There's something moving about that. A small Texas town that the world might have forgotten, remembered instead because of the weight of all those shelved pages.
Fairhope, Alabama: Where the Literary Life Is Just Regular Life
Fairhope sits on the eastern shore of Mobile Bay, and it has the kind of unhurried beauty that makes you want to slow down and read something long. Which, apparently, is exactly what a lot of people have been doing there for over a century.
The town was founded in 1894 as a utopian single-tax colony — an experiment in cooperative living that attracted artists, writers, and free thinkers from the start. That early culture of intellectual openness never really left. Today, Fairhope has a bookstore per capita ratio that puts most cities to shame. Page and Palette, the beloved independent bookstore at the heart of town, has been a community anchor for decades — hosting author events, children's reading programs, and the kind of regular foot traffic that most indie booksellers can only dream about.
The town has produced and attracted writers throughout its history, and the literary festival circuit knows Fairhope well. But what makes it genuinely remarkable isn't any single event or institution.

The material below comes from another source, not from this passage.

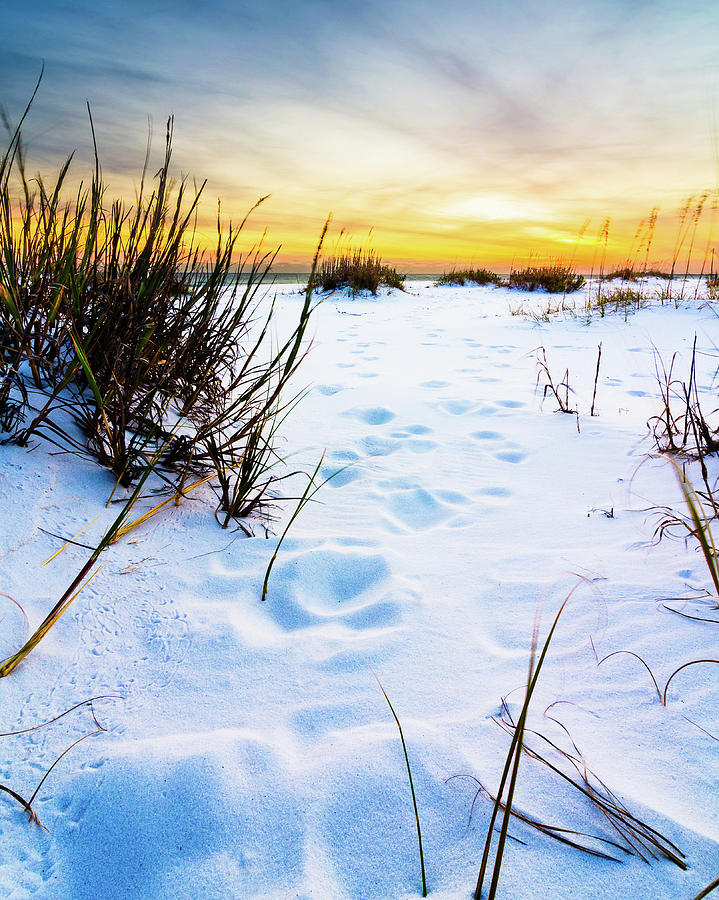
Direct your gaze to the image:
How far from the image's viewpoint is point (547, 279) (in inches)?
364

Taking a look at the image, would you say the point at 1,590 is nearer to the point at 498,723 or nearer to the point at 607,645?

It's the texture of daily life there. Residents talk about books the way people in other towns talk about sports. The library is a point of civic pride. Kids grow up assuming that reading is just something people do — because in Fairhope, it is.
That cultural assumption matters more than it might seem. When reading is treated as ordinary and essential rather than virtuous and exceptional, something shifts in how communities relate to knowledge, to each other, and to the world outside their borders.
Litchfield, Connecticut: Small Town, Serious Literary Pedigree
Litchfield is the kind of New England town that looks like it was designed by someone who read too many novels about New England towns. White church steeple, village green, old colonial houses tucked behind stone walls. It's beautiful in a way that feels almost literary by default.
But Litchfield has earned its bookish reputation through something more than aesthetics. The town has deep historical roots in American letters — it was home to Harriet Beecher Stowe, whose Uncle Tom's Cabin remains one of the most politically consequential novels ever written in this country. That legacy doesn't just sit in a museum. It lives in the town's sense of itself.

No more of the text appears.